TASK BRIEF
Render everything from the line containing "What is the depth" down to the end of the listing as a Markdown table with the columns Row and Text, numbering each line and leaving out blank lines.

[START OF GIVEN DATA]

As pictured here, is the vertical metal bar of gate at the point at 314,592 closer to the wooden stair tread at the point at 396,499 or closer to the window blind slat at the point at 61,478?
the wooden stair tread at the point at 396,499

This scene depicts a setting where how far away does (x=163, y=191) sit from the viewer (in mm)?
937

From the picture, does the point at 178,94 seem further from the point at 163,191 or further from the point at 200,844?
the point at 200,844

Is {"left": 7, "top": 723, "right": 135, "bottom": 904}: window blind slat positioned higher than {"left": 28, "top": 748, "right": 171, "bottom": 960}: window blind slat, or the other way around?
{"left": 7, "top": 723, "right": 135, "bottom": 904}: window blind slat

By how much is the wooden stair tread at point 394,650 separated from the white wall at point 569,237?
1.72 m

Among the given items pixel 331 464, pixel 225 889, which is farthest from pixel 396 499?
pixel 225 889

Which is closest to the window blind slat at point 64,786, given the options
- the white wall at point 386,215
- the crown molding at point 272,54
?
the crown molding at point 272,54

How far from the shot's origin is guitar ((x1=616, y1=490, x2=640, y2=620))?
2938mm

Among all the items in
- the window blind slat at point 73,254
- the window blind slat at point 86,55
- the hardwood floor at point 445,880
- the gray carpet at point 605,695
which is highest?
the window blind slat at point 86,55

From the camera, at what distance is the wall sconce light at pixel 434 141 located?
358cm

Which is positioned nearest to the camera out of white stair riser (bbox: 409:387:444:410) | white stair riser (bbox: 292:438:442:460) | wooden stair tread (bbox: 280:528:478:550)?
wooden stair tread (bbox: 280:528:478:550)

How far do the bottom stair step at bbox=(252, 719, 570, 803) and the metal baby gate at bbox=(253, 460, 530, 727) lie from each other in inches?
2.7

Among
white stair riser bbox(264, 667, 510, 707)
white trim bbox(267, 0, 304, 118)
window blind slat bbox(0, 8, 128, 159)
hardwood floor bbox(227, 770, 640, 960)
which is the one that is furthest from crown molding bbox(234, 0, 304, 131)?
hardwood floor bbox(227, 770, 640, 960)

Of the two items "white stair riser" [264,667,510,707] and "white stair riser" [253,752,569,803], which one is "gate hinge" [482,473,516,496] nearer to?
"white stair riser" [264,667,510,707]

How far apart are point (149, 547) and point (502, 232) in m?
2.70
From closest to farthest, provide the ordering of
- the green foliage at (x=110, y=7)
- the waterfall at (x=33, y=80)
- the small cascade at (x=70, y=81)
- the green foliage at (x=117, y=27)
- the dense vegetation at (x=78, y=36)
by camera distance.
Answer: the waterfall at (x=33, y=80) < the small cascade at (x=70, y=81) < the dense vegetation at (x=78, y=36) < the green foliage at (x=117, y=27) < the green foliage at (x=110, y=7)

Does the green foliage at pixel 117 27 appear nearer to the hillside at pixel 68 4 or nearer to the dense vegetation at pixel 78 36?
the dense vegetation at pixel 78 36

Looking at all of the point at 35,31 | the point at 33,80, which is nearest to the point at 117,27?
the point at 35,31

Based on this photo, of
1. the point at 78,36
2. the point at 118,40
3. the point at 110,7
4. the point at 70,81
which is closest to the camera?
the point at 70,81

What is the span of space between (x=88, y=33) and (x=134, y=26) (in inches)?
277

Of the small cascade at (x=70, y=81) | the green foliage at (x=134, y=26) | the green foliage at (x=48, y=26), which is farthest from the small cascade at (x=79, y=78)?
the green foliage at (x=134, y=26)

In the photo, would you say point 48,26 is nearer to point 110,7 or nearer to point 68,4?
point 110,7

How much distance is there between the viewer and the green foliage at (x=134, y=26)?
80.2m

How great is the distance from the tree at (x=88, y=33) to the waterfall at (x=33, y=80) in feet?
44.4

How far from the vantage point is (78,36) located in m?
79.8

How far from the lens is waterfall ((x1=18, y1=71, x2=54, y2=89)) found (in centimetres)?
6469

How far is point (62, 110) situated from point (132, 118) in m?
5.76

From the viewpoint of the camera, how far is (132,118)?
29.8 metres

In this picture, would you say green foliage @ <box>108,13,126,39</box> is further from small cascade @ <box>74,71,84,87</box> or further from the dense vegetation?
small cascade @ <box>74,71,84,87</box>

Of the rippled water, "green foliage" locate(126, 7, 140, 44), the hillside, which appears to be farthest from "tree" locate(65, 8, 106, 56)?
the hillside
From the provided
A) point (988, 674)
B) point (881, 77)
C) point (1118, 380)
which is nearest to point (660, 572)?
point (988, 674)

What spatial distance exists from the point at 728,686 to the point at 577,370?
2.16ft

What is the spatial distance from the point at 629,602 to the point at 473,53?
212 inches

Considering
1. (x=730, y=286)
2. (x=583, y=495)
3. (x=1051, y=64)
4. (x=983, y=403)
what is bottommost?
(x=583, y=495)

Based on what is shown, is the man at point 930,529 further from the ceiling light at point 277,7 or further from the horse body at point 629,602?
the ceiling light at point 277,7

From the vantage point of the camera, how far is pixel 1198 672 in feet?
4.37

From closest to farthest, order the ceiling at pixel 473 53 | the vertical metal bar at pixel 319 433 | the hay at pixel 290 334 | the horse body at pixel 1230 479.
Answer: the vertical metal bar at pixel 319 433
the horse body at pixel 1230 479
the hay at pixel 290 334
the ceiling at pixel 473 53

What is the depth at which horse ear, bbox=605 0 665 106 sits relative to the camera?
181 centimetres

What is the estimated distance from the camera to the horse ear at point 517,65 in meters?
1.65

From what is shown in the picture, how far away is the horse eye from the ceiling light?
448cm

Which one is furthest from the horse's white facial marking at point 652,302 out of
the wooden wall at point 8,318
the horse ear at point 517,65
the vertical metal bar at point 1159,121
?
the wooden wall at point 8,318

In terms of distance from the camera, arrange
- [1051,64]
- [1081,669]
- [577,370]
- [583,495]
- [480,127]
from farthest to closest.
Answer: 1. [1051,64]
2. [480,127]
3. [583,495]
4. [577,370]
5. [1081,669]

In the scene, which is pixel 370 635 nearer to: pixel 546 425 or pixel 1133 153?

[END OF GIVEN DATA]

EXPECTED ANSWER
| Row | Text |
|---|---|
| 1 | What is the depth at which horse ear, bbox=605 0 665 106 sits relative to the camera? |
| 2 | 181 centimetres |
| 3 | What is the estimated distance from the camera to the horse ear at point 517,65 in meters? |
| 4 | 1.65 |
| 5 | From what is shown in the picture, how far away is the horse eye from the ceiling light? |
| 6 | 448cm |
| 7 | Which one is furthest from the horse's white facial marking at point 652,302 out of |
| 8 | the wooden wall at point 8,318 |
| 9 | the horse ear at point 517,65 |
| 10 | the vertical metal bar at point 1159,121 |
| 11 | ? |
| 12 | the wooden wall at point 8,318 |
| 13 | In terms of distance from the camera, arrange |
| 14 | - [1051,64] |
| 15 | - [1081,669] |
| 16 | - [577,370] |
| 17 | - [583,495] |
| 18 | - [480,127] |
| 19 | from farthest to closest. |
| 20 | Answer: 1. [1051,64] |
| 21 | 2. [480,127] |
| 22 | 3. [583,495] |
| 23 | 4. [577,370] |
| 24 | 5. [1081,669] |
| 25 | In the scene, which is pixel 370 635 nearer to: pixel 546 425 or pixel 1133 153? |